STATED PROBLEM -> In the forum thread below about shooting without a peep sight, write out word for word the part from "I have been" to "(Dec 21, 2009)".

PASSAGE TO READ ->
+--

# Shooting without a peep sight. Opinion?



## johndeere506 (Oct 26, 2009)

I have been shooting without a peep for a few years. My draw was too long at 29, now Im at 28 which helps. I still think it needs to be shorter, maybe 27.5 or even 27. I think this may be causing some inconsistency for me, especially with no peep sight. 
Has anyone used the Hind Sight or the IQ Retina lock? Im not sure but my groups may improve once I get the right draw length?
My issues are with shooting from 30 plus yards, under that Im ok.


----------



## triplelunger (Dec 21, 2009)

Is there a reason you dont use one? Unless I totally missed it!

Sent from my SCH-I545 using Ohub Campfire mobile app


----------



## Chevyguy28 (Dec 29, 2010)

This sounds more like a question about correct draw length.....


Posted using Outdoor Hub Campfire


----------



## Joe Archer (Mar 29, 2000)

+--

RECORDS ->

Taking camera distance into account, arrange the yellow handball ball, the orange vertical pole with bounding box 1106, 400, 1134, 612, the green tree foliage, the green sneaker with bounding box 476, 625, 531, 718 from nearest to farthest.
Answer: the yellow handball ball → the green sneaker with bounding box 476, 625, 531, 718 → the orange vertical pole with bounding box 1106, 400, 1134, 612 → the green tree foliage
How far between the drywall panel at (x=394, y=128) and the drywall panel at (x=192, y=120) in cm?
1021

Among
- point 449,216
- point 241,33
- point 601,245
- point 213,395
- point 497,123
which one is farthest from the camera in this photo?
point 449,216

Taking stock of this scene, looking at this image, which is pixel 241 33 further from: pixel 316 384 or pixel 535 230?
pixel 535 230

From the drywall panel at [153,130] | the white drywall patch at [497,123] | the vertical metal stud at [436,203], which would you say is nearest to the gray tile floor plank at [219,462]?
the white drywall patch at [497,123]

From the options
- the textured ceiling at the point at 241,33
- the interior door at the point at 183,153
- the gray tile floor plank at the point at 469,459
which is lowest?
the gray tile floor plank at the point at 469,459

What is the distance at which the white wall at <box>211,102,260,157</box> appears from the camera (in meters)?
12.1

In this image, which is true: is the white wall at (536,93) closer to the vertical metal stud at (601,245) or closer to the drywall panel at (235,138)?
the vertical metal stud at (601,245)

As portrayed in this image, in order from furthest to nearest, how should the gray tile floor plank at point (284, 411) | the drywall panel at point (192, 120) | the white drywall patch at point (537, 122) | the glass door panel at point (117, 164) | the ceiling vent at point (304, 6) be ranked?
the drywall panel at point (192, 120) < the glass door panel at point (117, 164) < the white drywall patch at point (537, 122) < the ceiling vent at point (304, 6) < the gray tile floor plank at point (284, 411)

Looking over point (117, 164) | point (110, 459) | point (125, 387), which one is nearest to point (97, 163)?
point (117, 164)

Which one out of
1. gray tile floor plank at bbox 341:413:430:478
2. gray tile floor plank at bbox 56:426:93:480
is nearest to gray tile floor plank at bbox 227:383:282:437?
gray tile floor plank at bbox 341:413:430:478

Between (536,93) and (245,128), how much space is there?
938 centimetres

+--

WRITTEN RESPONSE ->
I have been shooting without a peep for a few years. My draw was too long at 29, now Im at 28 which helps. I still think it needs to be shorter, maybe 27.5 or even 27. I think this may be causing some inconsistency for me, especially with no peep sight. 
Has anyone used the Hind Sight or the IQ Retina lock? Im not sure but my groups may improve once I get the right draw length?
My issues are with shooting from 30 plus yards, under that Im ok.


----------



## triplelunger (Dec 21, 2009)